Preserving Fernandina Island’s Unique Flora and Fauna: Our Responsibility

Fernandina is the youngest island in the Galapagos Archipelago. It has an active volcano, and a pristine, untouched ecosystem. Fernandina Island is the third-largest island in the Galapagos Archipelago. It measures 642 square kilometers. However, its remoteness and inhospitable environment have kept humans away and protected it against invasive species. Fernandina, a natural treasure with unique beauty, is protected by this.

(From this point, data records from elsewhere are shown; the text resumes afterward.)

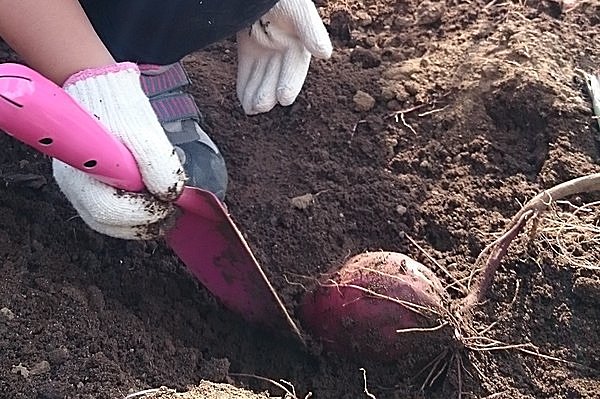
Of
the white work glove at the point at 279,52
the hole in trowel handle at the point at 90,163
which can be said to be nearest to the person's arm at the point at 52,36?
the hole in trowel handle at the point at 90,163

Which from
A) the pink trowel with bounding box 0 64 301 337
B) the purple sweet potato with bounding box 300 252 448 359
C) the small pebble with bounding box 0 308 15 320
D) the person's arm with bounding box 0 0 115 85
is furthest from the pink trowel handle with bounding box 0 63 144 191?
the purple sweet potato with bounding box 300 252 448 359

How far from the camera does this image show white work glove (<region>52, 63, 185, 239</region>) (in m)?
1.22

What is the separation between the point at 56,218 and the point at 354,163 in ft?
1.98

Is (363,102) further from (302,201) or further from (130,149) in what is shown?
(130,149)

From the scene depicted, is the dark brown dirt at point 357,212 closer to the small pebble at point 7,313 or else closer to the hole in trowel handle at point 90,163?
the small pebble at point 7,313

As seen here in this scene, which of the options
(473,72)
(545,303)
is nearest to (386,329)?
(545,303)

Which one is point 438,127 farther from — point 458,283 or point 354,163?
point 458,283

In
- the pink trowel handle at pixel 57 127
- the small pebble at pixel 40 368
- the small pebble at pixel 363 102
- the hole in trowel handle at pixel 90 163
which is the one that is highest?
the pink trowel handle at pixel 57 127

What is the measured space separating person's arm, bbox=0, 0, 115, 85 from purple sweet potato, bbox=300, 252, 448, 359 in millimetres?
532

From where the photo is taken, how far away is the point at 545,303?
1466 millimetres

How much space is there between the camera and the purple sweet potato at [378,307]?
135 cm

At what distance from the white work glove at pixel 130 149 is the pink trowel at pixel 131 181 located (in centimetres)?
2

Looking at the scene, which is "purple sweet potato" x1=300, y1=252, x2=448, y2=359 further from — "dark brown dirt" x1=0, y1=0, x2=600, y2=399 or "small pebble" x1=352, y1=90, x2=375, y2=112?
"small pebble" x1=352, y1=90, x2=375, y2=112

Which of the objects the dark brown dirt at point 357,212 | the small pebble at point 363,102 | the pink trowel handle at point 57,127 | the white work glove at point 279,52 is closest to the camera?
the pink trowel handle at point 57,127
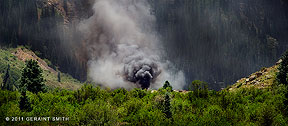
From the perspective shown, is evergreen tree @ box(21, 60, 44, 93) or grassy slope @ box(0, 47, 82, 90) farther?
grassy slope @ box(0, 47, 82, 90)

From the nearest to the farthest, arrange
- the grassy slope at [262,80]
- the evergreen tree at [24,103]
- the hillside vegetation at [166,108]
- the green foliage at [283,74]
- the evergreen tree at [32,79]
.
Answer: the hillside vegetation at [166,108] < the evergreen tree at [24,103] < the green foliage at [283,74] < the grassy slope at [262,80] < the evergreen tree at [32,79]

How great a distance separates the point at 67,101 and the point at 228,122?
25.8 meters

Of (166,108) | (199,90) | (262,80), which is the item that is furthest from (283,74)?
(166,108)

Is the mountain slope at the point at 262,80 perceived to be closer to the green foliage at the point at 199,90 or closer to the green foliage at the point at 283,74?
the green foliage at the point at 283,74

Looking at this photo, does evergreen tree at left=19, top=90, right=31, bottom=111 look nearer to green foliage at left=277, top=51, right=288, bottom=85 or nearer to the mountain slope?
the mountain slope

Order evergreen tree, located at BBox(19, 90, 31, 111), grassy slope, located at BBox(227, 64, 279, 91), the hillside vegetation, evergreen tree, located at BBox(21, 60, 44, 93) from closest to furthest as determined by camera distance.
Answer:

Fernandina is still a wildlife haven despite being one of the most active volcanoes in the world. Its latest eruption was in 2020. The caldera formed by the 1968 collapse of the volcano is now a small, still lake. The island is home a variety of species including iguanas (both land and marine), fur seals and penguins. It also has cormorants and finches.

Although the conditions on Fernandina are unlivable, it is an incredible place to visit. It offers a rare opportunity to experience nature and the Galapagos Islands’ pristine beauty. Scientists and park rangers use its unspoiled ecosystems for research and conservation. Fernandina’s biodiversity and natural beauty are dependent on its conservation.

Galapagos Conservancy, and its sister organization Conservando Galapagos’ Director of Conservation, Dr. Jorge Carrion said that the Galapagos National Park Rangers, who Galapagos Conservancy fully supports, are the key to the conservation of Fernandina. Carrion said that much work remains to be done and that “there are still many future challenges” to protect Fernandina’s unique natural environment.

Fernandina’s biodiversity is unique and has been unspoiled for thousands years. However, with the growing tourism in the Islands, as well as the threat from invasive species, it’s conservation becomes more urgent. We must act to protect Fernandina for future generations.